The best that you can do is to solve it numerically, e.g. with Newton's method. You could use the Lagrange inversion formula (as Robert Israel does), or perhaps some variation of Lambert's W function or an infinite continued fraction expansion for each of the three real solutions.
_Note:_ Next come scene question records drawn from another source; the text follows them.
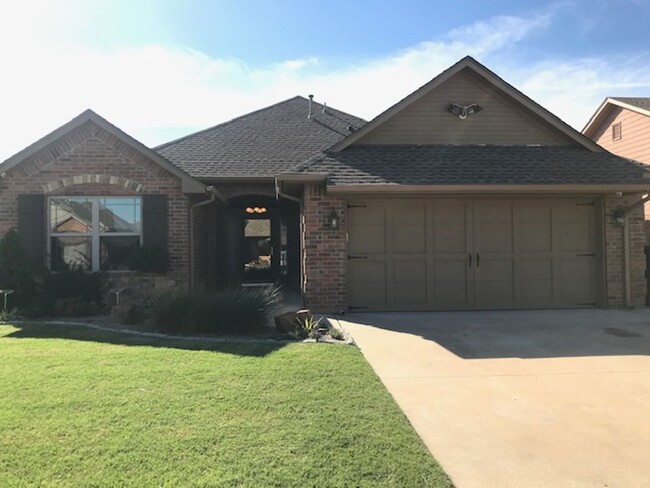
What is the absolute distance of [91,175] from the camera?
9.79 meters

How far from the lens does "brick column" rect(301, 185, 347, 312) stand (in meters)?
9.16

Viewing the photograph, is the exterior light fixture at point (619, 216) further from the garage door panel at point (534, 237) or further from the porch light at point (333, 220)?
the porch light at point (333, 220)

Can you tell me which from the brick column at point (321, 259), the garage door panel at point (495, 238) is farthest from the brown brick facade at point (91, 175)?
the garage door panel at point (495, 238)

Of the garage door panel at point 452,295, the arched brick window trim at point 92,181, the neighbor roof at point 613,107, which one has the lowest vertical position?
the garage door panel at point 452,295

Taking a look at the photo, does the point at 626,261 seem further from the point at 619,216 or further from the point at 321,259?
the point at 321,259

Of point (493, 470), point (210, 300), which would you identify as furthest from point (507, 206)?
point (493, 470)

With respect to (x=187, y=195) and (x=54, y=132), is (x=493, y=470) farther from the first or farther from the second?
(x=54, y=132)

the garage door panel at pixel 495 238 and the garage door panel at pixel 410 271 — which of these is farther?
the garage door panel at pixel 495 238

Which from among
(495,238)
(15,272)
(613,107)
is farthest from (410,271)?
(613,107)

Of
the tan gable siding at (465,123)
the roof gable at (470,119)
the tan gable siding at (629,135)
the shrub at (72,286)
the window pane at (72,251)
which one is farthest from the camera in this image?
the tan gable siding at (629,135)

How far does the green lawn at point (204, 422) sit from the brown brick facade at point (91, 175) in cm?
470

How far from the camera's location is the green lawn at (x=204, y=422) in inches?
116

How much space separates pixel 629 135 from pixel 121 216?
18022mm

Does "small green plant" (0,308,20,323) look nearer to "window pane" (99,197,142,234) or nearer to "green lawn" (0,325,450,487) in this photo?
"window pane" (99,197,142,234)
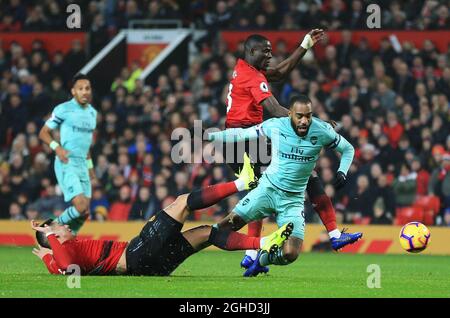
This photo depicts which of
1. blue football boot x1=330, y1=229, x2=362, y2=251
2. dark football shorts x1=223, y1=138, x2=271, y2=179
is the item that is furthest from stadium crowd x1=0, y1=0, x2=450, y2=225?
blue football boot x1=330, y1=229, x2=362, y2=251

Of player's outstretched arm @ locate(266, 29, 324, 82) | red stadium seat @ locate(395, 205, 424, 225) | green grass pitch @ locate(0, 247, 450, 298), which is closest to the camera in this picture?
green grass pitch @ locate(0, 247, 450, 298)

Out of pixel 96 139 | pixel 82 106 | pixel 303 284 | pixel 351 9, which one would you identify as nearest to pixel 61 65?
pixel 96 139

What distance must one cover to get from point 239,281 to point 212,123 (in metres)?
9.30

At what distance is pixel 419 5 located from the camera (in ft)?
70.7

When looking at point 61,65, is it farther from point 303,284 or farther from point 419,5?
point 303,284

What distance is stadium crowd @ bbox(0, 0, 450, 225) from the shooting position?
60.1 feet

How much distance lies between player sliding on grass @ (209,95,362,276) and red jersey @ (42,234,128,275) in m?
1.09

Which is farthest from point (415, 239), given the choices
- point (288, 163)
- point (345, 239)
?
point (288, 163)

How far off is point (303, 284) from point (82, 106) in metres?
5.59

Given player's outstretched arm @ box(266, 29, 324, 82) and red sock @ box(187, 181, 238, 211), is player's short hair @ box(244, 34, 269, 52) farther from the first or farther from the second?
red sock @ box(187, 181, 238, 211)

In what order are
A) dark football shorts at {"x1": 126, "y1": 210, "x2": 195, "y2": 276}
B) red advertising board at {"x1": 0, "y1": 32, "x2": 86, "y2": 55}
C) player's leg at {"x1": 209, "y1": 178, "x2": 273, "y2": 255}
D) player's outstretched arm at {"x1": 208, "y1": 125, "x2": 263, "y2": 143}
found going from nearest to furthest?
dark football shorts at {"x1": 126, "y1": 210, "x2": 195, "y2": 276}, player's outstretched arm at {"x1": 208, "y1": 125, "x2": 263, "y2": 143}, player's leg at {"x1": 209, "y1": 178, "x2": 273, "y2": 255}, red advertising board at {"x1": 0, "y1": 32, "x2": 86, "y2": 55}

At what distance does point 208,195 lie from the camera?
35.7 ft

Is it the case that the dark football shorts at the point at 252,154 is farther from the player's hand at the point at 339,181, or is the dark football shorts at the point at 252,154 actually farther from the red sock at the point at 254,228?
the player's hand at the point at 339,181

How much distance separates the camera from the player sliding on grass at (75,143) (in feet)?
48.8
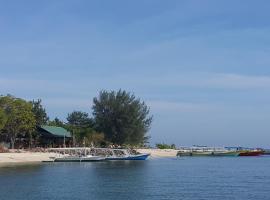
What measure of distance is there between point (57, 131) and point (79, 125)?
2331 cm

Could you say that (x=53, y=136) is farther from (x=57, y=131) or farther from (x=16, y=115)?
(x=16, y=115)

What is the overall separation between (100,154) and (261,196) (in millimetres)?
74002

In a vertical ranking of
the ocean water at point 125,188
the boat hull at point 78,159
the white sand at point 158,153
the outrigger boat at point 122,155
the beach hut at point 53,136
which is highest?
the beach hut at point 53,136

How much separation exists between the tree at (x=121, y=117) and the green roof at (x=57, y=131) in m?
11.8

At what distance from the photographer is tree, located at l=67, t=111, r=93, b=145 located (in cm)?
13388

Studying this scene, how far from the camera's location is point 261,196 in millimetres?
47375

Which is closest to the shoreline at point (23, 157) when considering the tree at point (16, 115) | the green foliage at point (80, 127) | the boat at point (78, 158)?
the boat at point (78, 158)

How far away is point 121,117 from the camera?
13588cm

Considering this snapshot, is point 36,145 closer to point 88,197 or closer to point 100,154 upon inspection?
point 100,154

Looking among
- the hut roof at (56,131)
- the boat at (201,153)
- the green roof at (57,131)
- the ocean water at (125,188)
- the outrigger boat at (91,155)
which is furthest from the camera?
the boat at (201,153)

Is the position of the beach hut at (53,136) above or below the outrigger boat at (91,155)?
above

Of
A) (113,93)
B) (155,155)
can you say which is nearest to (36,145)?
(113,93)

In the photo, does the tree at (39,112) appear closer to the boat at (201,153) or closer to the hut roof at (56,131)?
the hut roof at (56,131)

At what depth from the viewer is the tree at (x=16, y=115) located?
106 meters
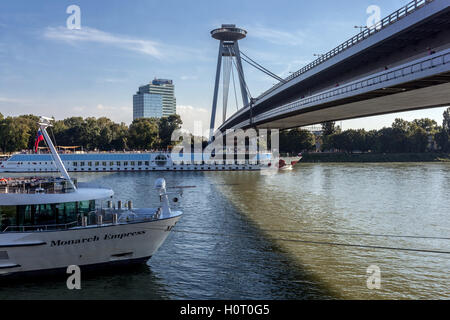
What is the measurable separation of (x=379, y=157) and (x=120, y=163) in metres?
61.0

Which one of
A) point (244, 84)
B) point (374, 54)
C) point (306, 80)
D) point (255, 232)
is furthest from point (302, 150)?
point (255, 232)

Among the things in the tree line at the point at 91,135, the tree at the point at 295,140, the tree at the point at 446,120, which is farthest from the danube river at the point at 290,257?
the tree at the point at 446,120

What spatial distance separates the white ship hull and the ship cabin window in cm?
51

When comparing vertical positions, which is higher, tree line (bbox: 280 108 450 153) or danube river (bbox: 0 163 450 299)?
tree line (bbox: 280 108 450 153)

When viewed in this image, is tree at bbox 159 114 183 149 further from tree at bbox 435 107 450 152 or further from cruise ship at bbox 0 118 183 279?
cruise ship at bbox 0 118 183 279

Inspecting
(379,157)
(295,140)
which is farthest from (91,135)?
(379,157)

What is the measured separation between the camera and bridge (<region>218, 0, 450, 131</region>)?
1917 centimetres

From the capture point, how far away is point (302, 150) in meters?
106

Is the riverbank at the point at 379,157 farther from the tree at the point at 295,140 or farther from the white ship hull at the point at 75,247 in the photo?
the white ship hull at the point at 75,247

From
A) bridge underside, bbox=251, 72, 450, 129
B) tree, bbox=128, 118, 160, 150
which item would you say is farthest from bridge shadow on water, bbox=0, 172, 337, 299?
tree, bbox=128, 118, 160, 150

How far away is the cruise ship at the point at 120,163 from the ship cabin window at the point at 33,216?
52.9 metres

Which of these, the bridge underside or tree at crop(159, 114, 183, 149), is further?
tree at crop(159, 114, 183, 149)

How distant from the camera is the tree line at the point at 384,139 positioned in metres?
99.4

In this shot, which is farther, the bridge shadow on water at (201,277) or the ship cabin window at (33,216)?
the ship cabin window at (33,216)
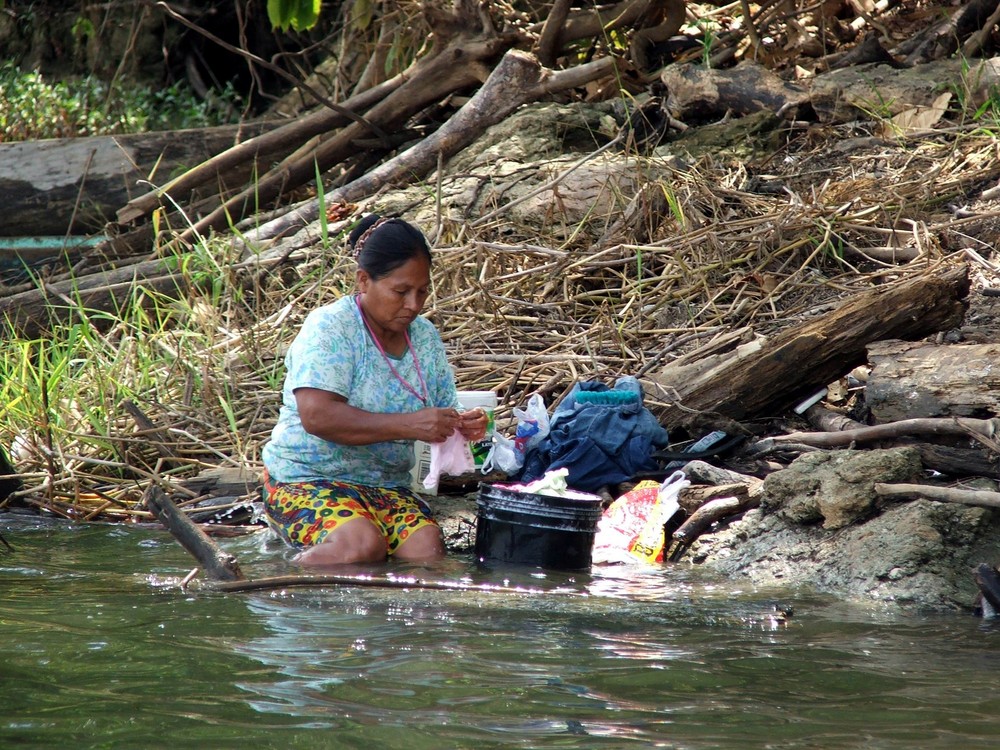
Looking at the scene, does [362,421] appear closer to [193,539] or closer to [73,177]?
[193,539]

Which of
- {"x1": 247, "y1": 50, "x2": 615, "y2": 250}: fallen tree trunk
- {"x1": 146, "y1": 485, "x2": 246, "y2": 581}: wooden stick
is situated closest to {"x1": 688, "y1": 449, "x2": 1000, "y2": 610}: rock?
{"x1": 146, "y1": 485, "x2": 246, "y2": 581}: wooden stick

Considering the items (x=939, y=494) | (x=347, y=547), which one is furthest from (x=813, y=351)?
(x=347, y=547)

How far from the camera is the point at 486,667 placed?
3.02m

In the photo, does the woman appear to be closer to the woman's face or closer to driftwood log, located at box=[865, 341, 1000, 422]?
the woman's face

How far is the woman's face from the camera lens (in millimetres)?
4398

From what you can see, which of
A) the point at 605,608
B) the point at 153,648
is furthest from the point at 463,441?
the point at 153,648

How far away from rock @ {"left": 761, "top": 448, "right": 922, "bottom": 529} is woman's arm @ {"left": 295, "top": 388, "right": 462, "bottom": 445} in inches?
52.5

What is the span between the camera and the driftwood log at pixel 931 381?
4.62m

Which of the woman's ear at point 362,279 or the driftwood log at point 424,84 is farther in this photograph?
the driftwood log at point 424,84

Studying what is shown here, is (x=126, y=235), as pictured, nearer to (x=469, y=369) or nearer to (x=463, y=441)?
(x=469, y=369)

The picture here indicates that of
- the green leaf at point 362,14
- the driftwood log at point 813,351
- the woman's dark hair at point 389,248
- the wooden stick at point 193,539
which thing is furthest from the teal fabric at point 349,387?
the green leaf at point 362,14

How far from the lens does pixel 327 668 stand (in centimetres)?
296

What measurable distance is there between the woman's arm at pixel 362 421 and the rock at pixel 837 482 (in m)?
1.33

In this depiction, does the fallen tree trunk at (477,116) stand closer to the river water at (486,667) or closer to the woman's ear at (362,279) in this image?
the woman's ear at (362,279)
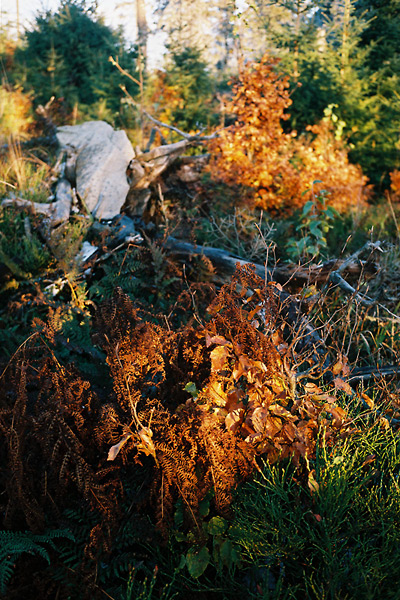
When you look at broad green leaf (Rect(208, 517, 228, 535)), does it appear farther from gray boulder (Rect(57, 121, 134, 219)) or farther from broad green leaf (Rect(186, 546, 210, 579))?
gray boulder (Rect(57, 121, 134, 219))

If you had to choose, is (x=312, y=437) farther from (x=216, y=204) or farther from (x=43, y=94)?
(x=43, y=94)

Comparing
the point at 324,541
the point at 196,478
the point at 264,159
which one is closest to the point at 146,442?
→ the point at 196,478

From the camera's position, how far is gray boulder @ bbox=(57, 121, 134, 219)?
18.8 ft

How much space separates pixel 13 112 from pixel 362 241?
789 cm

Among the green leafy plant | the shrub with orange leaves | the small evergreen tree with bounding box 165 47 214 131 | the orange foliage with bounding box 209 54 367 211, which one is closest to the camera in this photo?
the green leafy plant

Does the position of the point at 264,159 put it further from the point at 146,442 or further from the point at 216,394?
the point at 146,442

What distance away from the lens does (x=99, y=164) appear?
6.05 meters

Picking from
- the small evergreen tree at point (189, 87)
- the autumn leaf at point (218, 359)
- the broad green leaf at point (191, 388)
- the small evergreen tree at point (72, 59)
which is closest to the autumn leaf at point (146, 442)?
the broad green leaf at point (191, 388)

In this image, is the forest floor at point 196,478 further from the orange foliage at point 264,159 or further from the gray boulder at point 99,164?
the orange foliage at point 264,159

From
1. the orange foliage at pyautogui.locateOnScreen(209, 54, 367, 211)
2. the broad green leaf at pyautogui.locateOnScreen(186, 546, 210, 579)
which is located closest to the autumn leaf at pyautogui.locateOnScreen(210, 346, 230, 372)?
the broad green leaf at pyautogui.locateOnScreen(186, 546, 210, 579)

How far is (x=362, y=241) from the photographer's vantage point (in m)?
6.03

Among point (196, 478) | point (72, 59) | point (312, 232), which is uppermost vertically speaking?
point (72, 59)

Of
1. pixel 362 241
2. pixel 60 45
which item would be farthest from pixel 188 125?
pixel 362 241

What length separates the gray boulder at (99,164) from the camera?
572cm
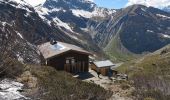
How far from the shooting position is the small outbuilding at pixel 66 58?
203ft

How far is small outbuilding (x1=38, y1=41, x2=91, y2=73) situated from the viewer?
203 ft

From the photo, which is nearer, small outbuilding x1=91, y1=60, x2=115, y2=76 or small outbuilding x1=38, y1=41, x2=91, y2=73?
small outbuilding x1=38, y1=41, x2=91, y2=73

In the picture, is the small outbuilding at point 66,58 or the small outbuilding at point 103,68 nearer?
the small outbuilding at point 66,58

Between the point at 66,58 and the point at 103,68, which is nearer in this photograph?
the point at 66,58

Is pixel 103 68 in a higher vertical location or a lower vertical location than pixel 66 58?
lower

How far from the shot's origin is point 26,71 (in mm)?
28328

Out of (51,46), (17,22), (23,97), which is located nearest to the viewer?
(17,22)

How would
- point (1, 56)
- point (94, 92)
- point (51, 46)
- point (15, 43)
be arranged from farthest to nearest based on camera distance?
1. point (51, 46)
2. point (94, 92)
3. point (1, 56)
4. point (15, 43)

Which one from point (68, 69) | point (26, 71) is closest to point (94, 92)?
point (26, 71)

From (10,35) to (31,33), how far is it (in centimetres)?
101

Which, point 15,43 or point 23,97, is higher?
point 15,43

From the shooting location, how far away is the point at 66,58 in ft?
206

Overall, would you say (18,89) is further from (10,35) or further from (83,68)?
(83,68)

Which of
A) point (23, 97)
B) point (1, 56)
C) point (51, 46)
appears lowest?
point (23, 97)
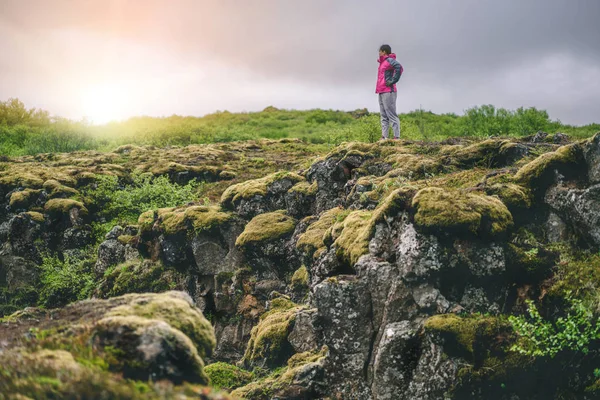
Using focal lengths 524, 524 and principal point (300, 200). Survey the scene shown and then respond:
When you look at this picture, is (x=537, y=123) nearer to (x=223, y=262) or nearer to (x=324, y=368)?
(x=223, y=262)

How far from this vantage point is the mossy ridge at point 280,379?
11.3 meters

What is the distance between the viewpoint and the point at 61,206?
82.5ft

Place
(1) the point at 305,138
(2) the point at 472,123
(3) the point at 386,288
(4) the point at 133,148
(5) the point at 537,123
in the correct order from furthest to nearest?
(1) the point at 305,138, (4) the point at 133,148, (2) the point at 472,123, (5) the point at 537,123, (3) the point at 386,288

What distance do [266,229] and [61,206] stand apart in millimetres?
12690

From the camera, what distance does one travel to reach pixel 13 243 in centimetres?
2377

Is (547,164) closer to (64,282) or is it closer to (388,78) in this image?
(388,78)

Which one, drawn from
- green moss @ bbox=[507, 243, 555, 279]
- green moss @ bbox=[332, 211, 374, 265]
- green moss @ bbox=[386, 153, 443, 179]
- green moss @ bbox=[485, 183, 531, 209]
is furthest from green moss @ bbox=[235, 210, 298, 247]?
green moss @ bbox=[507, 243, 555, 279]

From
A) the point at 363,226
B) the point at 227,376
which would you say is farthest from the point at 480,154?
the point at 227,376

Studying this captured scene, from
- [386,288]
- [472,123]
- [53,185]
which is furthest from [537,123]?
[53,185]

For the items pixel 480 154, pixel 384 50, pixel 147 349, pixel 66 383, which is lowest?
pixel 66 383

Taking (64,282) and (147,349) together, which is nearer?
(147,349)

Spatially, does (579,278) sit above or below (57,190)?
below

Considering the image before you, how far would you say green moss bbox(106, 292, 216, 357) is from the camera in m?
6.63

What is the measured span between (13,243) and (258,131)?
2982 centimetres
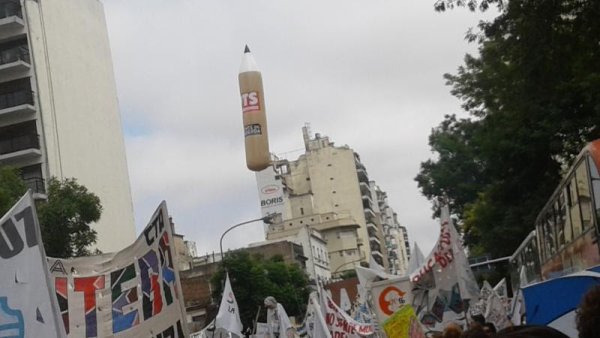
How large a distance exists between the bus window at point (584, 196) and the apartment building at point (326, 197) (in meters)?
91.0

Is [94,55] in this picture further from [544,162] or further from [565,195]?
[565,195]

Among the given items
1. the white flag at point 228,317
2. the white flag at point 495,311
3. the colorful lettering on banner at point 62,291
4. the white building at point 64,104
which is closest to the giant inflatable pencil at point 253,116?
the white building at point 64,104

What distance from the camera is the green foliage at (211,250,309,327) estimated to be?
52.5 metres

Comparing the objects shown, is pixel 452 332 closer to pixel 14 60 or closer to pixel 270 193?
pixel 14 60

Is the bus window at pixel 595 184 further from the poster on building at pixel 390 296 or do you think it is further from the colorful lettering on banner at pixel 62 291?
the colorful lettering on banner at pixel 62 291

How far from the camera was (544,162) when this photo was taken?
28750 mm

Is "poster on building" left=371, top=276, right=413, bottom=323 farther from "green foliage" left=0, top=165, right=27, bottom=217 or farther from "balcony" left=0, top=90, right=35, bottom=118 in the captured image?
"balcony" left=0, top=90, right=35, bottom=118

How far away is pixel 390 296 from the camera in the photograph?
17875 millimetres

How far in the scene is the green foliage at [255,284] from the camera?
172ft

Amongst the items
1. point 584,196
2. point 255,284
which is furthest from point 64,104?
point 584,196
The best general technique to find real solutions is to first locate the solutions, then use an appropriate iterative method to get the required accuracy. In this case, an excellent method that you could even do by hand if you had to would be to graph $e^x$ (in blue below) versus the polynomial $x^3(2x+1)$ (in red). Because of the contrast in scale near the origin, where there are two roots, and away from it in the first quadrant, where the third root lies, it is not possible to depict these on a linear scale (without ellipsis). So I show the important views below. The first graph, of the polynomial RHS near the origin, you should be able to sketch purely from looking at the factored form. Knowing the shape of an exponential $e^x$, and knowing that it always eventually outgrows any polynomial, you can then deduce that there must be three roots.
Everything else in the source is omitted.